DOCUMENT PASSAGE:
* * *

But critics say the process can lead to informality


May 20, 1991|By Lee Gomes | Lee Gomes,Knight-Ridder News Service

SAN JOSE, Calif. -- U.S. business loves a gadget, and it has found a great one in electronic mail.

With millions of computers now on office desktops, "E-mail" -- messages and other computer files sent from one machine to another -- has become a familiar part of the business environment. Like the telephone, it's both depended on and taken for granted.

E-mail, again like the telephone, creates its share of annoying problems. Nonetheless, it's quickly evolving into a tool that is vastly more complex than its original use as a high-tech version of the Post-It note.

Companies are using E-mail to handle substantive business matters: communicating key corporate decisions or routing paperless versions of corporate forms such as invoices and purchase orders. And firms are giving customers and suppliers access to their corporate computer networks so they can stay in touch on E-mail.

Companies with international operations say E-mail is the only good way to keep up with far-flung employees, especially since letters, spreadsheets and other files can be "attached" to E-mail messages. And many business cards these days sport something new: the owner's E-mail addresses.

"In the electronics industry, if you're not on E-mail, it's almost like you're not a member of the community," said David Fickes, who works in the communications department at Sparc International, a Menlo Park, Calif., workstation consortium.

Mr. Fickes uses E-mail to solicit articles for his newsletter and to pass along news tidbits to colleagues at workstation companies.

* * *

STORED ROWS:
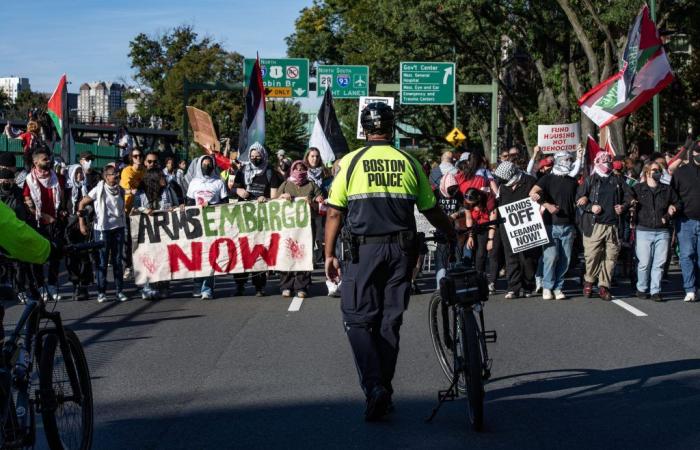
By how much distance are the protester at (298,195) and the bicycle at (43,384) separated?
8275 mm

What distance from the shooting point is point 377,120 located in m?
6.82

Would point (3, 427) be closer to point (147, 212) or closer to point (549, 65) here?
point (147, 212)

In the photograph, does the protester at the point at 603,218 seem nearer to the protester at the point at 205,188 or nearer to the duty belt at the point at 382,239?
the protester at the point at 205,188

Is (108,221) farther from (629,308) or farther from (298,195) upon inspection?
(629,308)

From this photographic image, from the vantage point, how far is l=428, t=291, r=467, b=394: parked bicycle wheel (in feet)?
24.3

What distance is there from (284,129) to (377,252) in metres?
58.0

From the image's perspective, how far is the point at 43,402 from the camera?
5.22 m

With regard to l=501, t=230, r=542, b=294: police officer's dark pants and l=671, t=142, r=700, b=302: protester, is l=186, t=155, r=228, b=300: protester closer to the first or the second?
l=501, t=230, r=542, b=294: police officer's dark pants

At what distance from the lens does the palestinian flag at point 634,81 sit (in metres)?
18.5

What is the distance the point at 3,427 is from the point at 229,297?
30.1ft

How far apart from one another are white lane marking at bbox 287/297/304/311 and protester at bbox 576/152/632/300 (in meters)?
3.62

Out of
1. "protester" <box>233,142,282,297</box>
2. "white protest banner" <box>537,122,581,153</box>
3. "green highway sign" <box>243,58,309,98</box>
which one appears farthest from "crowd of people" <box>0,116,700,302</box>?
"green highway sign" <box>243,58,309,98</box>

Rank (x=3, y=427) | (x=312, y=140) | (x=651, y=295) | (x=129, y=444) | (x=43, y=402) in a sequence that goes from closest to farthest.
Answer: (x=3, y=427)
(x=43, y=402)
(x=129, y=444)
(x=651, y=295)
(x=312, y=140)

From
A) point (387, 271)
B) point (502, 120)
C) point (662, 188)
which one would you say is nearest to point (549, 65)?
point (502, 120)
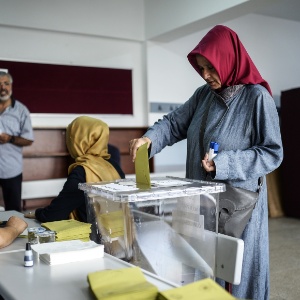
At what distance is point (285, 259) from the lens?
13.5 feet

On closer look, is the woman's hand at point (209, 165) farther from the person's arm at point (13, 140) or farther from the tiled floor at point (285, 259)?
the person's arm at point (13, 140)

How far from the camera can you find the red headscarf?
1765 mm

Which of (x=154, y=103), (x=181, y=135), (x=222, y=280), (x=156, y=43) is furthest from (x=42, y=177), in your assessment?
(x=222, y=280)

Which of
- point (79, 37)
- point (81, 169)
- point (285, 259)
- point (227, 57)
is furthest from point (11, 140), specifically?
point (227, 57)

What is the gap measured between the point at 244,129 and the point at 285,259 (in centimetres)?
270

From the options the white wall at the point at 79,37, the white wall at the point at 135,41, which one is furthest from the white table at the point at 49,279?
the white wall at the point at 79,37

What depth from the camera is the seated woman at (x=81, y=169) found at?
2.14 meters

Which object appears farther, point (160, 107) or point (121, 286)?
point (160, 107)

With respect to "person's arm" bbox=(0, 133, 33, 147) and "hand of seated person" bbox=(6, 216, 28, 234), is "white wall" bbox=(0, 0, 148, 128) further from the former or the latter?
"hand of seated person" bbox=(6, 216, 28, 234)

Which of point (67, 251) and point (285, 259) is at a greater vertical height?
point (67, 251)

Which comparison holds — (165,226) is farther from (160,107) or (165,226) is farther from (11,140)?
(160,107)

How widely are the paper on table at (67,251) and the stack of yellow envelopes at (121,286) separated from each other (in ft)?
0.99

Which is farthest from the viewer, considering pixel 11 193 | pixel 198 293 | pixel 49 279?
pixel 11 193

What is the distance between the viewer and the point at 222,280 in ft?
5.54
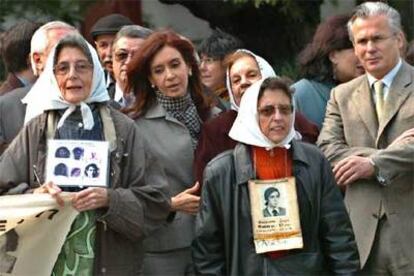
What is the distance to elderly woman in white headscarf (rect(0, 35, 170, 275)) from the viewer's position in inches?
212

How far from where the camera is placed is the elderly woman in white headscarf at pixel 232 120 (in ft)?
19.1

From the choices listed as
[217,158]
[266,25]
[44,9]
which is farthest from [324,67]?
[266,25]

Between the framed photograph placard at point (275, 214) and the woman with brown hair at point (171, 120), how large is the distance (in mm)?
506

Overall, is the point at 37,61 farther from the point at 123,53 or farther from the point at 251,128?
the point at 251,128

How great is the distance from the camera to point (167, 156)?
19.5 feet

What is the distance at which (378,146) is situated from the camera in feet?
19.0

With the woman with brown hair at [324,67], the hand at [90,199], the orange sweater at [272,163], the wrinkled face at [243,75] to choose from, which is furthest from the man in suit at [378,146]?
the hand at [90,199]

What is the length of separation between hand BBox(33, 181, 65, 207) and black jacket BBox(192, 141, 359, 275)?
A: 0.66 m

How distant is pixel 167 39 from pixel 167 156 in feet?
2.10

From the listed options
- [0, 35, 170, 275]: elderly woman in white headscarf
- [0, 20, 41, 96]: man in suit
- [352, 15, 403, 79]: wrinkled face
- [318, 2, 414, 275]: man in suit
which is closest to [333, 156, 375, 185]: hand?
[318, 2, 414, 275]: man in suit

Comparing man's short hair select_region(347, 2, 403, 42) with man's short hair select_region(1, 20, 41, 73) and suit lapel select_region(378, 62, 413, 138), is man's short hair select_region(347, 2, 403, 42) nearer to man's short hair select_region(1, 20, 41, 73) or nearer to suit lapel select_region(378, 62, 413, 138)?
suit lapel select_region(378, 62, 413, 138)

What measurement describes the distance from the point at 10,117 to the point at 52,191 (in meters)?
1.07

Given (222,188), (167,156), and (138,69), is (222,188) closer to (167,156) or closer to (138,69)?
(167,156)

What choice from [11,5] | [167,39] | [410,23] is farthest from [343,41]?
[11,5]
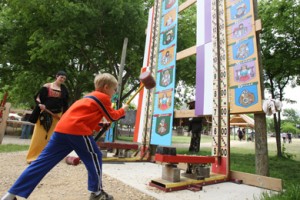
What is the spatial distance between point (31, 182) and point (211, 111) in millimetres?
3329

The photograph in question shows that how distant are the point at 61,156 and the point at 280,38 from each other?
7.82 metres

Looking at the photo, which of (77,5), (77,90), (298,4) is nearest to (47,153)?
(298,4)

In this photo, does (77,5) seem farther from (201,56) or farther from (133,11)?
(201,56)

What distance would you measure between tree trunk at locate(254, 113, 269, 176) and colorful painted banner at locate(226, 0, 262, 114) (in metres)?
0.25

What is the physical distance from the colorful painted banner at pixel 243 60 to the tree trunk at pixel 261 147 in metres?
0.25

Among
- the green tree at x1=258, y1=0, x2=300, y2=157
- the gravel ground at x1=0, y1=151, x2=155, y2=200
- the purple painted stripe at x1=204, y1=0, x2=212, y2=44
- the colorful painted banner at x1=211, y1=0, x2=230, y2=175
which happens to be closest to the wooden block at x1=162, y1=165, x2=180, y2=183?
the gravel ground at x1=0, y1=151, x2=155, y2=200

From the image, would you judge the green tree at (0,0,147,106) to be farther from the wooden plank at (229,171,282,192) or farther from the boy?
the wooden plank at (229,171,282,192)

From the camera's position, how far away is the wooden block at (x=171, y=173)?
147 inches

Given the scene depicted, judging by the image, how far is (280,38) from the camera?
324 inches

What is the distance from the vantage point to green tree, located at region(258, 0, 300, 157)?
762 centimetres

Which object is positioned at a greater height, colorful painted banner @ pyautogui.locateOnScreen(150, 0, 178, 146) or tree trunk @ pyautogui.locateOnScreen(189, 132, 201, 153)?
colorful painted banner @ pyautogui.locateOnScreen(150, 0, 178, 146)

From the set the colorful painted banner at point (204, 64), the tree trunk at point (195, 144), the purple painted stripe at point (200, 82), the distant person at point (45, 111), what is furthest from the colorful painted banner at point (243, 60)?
the tree trunk at point (195, 144)

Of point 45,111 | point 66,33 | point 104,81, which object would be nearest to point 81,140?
point 104,81

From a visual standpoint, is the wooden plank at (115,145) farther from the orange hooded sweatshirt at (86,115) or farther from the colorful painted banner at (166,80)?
the orange hooded sweatshirt at (86,115)
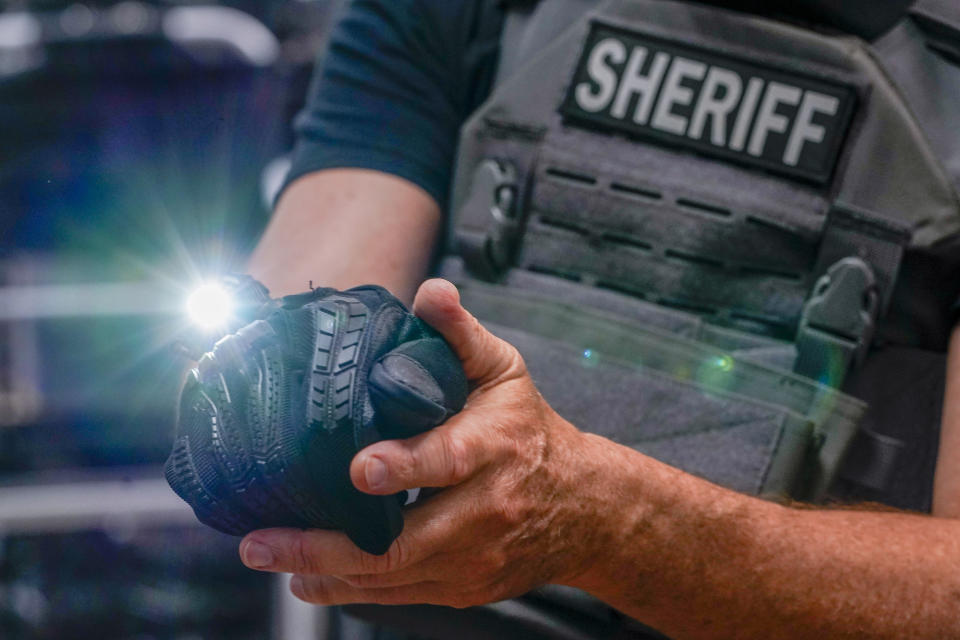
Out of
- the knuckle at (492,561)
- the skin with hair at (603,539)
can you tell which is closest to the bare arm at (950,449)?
the skin with hair at (603,539)

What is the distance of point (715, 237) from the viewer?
601 millimetres

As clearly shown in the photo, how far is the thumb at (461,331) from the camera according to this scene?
1.30 ft

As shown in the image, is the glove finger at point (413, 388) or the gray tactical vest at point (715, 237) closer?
the glove finger at point (413, 388)

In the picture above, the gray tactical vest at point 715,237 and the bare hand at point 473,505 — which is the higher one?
the gray tactical vest at point 715,237

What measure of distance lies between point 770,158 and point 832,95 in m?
0.06

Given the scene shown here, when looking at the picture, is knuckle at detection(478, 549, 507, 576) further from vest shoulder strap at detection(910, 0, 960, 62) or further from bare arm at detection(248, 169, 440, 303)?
vest shoulder strap at detection(910, 0, 960, 62)

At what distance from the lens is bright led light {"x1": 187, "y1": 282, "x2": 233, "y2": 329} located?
Result: 40 centimetres

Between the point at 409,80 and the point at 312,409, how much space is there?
17.5 inches

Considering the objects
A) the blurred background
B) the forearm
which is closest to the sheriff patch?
the forearm

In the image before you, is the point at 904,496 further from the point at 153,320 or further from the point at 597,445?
the point at 153,320

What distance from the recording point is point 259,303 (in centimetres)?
42

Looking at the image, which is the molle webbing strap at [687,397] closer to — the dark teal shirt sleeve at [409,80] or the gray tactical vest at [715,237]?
the gray tactical vest at [715,237]

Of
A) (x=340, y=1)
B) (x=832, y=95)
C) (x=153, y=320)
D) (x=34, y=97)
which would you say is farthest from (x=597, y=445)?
(x=34, y=97)

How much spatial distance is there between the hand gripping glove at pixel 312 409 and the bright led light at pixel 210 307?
2 centimetres
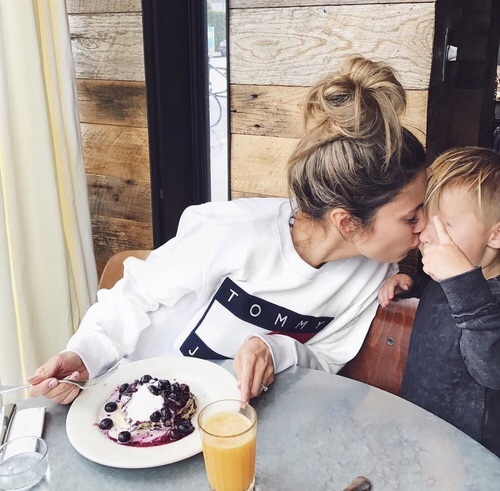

* * *

Output the part of the article on business E-mail word for word, starting with "SAN JOSE, Calif." and going on through "the Post-It note.". The items come from a separate source that has nothing to do with the article on business E-mail.

SAN JOSE, Calif. -- U.S. business loves a gadget, and it has found a great one in electronic mail.

With millions of computers now on office desktops, "E-mail" -- messages and other computer files sent from one machine to another -- has become a familiar part of the business environment. Like the telephone, it's both depended on and taken for granted.

E-mail, again like the telephone, creates its share of annoying problems. Nonetheless, it's quickly evolving into a tool that is vastly more complex than its original use as a high-tech version of the Post-It note.